-- start EXTRACT PROVIDED --

The half dozen or so published estimates of the global CO2 emission rate for all degassing subaerial and submarine volcanoes lie in a range from 132 million (minimum) to 378 million (maximum) metric tons per year (Gerlach, 1991; Varekamp et al., 1992; Allard, 1992; Sano and Williams, 1996; Marty and Tolstikhin, 1998; Kerrick, 2001). If estimate medians and author-preferred estimates of these studies are used to lessen the influence of outlier estimates, the range is restricted to about 150-270 million metric tons of CO2 per year. The current anthropogenic CO2 emission rate of some 36,300-million metric tons of CO2 per year is about 100 to 300 times larger than these estimated ranges for global volcanic CO2 emissions.

-- end EXTRACT PROVIDED --

GOALS:
**a.** Answer these questions using the passage on volcanic CO2 emissions:
(i) What range do the published estimates of the global volcanic CO2 emission rate span?
(ii) What range remains when estimate medians and author-preferred estimates are used?
(iii) What is the current anthropogenic CO2 emission rate?
**b.** Duplicate, word for word, everything in the passage on volcanic CO2 emissions from "The half dozen" down to "volcanic CO2 emissions.".
The items that come next have no connection to the volcanic CO2 passage.

-- start EXTRACTED INFORMATION --

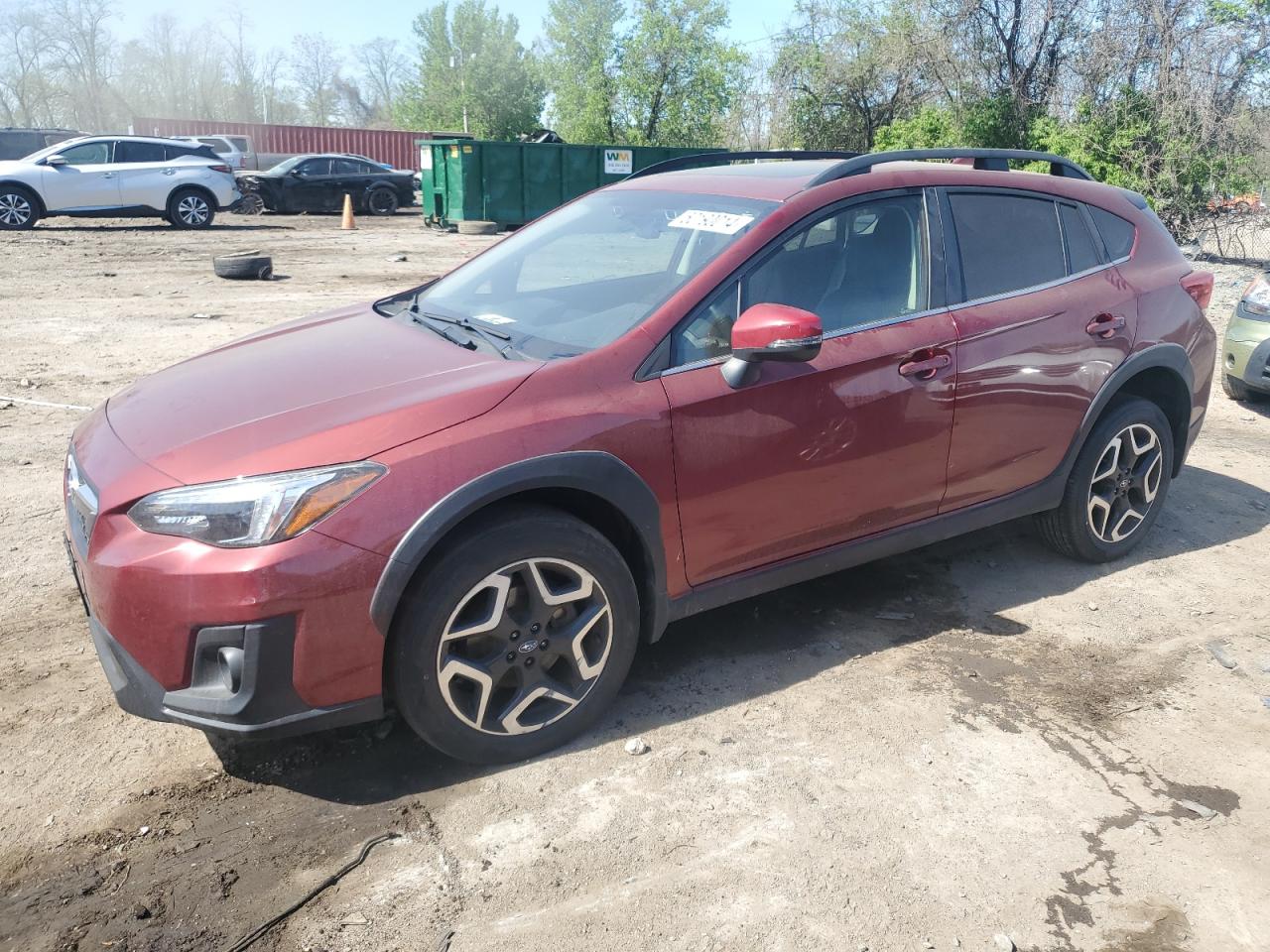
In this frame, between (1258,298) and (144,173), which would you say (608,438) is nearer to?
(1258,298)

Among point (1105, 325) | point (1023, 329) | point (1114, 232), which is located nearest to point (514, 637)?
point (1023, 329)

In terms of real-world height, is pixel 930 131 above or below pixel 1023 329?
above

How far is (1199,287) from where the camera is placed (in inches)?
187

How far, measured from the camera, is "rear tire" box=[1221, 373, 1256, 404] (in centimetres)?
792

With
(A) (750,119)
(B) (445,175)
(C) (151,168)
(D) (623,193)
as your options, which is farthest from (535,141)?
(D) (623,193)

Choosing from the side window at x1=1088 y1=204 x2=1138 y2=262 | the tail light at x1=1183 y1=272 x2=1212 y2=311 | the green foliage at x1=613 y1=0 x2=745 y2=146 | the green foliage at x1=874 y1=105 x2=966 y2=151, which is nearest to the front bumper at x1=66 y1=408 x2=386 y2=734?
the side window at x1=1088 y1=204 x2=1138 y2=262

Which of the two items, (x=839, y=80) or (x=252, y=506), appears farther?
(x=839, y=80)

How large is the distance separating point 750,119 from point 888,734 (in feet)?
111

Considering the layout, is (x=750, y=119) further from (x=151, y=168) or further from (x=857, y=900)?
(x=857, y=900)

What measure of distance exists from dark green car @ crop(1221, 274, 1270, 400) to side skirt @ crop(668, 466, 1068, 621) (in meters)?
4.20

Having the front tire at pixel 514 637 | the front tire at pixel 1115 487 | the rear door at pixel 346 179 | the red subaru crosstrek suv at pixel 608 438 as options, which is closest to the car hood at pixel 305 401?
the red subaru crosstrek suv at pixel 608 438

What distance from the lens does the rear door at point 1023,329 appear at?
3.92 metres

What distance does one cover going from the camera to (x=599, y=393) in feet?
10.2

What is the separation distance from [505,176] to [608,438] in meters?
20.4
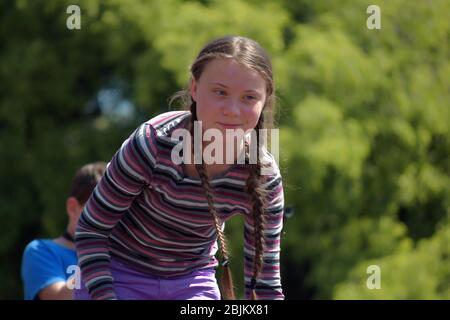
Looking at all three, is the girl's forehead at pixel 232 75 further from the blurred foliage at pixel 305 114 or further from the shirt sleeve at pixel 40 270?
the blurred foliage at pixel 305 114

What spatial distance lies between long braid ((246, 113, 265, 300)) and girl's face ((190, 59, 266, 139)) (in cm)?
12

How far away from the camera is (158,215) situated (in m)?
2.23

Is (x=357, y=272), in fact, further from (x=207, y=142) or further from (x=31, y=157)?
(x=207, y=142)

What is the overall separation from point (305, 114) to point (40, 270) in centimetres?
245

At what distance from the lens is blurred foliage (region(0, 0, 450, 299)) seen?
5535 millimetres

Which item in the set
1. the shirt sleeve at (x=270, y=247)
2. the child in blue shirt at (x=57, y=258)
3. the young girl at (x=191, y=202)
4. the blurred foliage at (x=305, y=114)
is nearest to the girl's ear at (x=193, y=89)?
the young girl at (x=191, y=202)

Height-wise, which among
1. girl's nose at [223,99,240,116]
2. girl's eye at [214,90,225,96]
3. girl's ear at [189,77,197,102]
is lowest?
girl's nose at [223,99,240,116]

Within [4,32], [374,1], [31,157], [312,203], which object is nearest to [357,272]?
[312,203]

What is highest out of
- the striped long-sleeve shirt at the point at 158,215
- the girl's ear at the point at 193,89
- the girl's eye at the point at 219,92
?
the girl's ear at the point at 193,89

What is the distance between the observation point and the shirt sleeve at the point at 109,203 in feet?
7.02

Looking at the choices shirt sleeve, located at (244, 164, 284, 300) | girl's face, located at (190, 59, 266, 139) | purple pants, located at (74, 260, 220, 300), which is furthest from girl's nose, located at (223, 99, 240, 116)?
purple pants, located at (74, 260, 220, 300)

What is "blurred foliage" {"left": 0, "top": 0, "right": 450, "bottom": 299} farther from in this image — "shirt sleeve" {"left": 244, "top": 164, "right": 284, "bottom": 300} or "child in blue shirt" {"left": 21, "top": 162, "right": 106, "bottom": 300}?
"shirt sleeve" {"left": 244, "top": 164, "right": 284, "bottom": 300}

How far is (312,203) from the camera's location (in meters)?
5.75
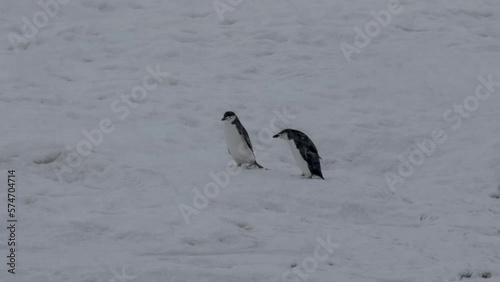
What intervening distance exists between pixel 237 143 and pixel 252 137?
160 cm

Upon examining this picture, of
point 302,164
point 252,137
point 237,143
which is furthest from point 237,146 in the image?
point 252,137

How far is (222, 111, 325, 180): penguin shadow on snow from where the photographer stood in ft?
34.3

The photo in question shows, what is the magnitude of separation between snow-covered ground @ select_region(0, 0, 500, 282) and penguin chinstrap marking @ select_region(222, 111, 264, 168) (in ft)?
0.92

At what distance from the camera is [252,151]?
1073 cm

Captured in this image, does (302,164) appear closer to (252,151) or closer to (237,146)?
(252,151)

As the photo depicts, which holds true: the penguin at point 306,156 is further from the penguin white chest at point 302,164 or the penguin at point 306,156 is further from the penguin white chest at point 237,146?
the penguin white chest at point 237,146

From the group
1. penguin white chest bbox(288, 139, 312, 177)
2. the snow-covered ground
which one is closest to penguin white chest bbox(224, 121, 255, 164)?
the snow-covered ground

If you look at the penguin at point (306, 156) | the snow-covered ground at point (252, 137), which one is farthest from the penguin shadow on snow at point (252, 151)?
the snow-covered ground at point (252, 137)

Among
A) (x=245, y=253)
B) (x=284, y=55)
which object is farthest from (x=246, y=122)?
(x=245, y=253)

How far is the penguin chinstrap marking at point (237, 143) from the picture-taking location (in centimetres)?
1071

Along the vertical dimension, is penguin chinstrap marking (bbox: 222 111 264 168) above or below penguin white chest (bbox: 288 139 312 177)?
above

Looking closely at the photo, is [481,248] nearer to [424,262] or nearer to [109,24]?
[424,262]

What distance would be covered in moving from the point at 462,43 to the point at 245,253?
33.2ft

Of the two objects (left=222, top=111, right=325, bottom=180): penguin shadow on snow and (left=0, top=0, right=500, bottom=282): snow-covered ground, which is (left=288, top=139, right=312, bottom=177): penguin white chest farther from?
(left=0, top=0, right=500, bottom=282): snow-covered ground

-- end EXTRACTED INFORMATION --
-- start EXTRACTED INFORMATION --

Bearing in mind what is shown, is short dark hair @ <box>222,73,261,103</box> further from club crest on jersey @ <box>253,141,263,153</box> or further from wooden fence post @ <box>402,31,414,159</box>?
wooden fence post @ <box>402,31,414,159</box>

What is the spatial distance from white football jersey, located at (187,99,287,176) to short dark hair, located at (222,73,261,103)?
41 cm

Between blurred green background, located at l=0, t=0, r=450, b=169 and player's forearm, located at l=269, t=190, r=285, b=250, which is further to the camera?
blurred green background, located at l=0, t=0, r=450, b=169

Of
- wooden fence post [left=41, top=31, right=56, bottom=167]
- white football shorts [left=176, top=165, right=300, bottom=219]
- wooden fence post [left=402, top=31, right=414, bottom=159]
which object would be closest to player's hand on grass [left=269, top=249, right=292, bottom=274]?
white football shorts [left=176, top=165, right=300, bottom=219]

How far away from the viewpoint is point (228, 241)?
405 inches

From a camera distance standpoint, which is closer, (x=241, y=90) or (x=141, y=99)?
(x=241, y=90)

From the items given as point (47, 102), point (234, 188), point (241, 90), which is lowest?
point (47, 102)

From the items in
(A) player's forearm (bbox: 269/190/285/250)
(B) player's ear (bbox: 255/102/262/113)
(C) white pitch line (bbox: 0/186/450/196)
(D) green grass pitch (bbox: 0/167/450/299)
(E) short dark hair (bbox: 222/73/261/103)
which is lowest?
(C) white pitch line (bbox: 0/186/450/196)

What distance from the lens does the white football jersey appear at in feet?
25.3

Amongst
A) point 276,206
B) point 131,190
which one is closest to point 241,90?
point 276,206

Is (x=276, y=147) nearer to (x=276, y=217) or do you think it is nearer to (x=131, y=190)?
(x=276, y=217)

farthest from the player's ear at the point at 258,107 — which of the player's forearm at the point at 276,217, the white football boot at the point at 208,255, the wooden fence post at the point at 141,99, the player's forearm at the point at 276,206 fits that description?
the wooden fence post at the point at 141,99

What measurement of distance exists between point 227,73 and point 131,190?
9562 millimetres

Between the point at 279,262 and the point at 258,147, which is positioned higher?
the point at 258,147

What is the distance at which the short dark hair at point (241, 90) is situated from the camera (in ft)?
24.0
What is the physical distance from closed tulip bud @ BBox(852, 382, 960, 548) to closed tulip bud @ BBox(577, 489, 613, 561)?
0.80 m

-- end EXTRACTED INFORMATION --

SOLUTIONS TO EACH TASK:
**a.**
(i) From 132 million to 378 million metric tons per year.
(ii) About 150-270 million metric tons of CO2 per year.
(iii) Some 36,300 million metric tons of CO2 per year.

**b.**
The half dozen or so published estimates of the global CO2 emission rate for all degassing subaerial and submarine volcanoes lie in a range from 132 million (minimum) to 378 million (maximum) metric tons per year (Gerlach, 1991; Varekamp et al., 1992; Allard, 1992; Sano and Williams, 1996; Marty and Tolstikhin, 1998; Kerrick, 2001). If estimate medians and author-preferred estimates of these studies are used to lessen the influence of outlier estimates, the range is restricted to about 150-270 million metric tons of CO2 per year. The current anthropogenic CO2 emission rate of some 36,300-million metric tons of CO2 per year is about 100 to 300 times larger than these estimated ranges for global volcanic CO2 emissions.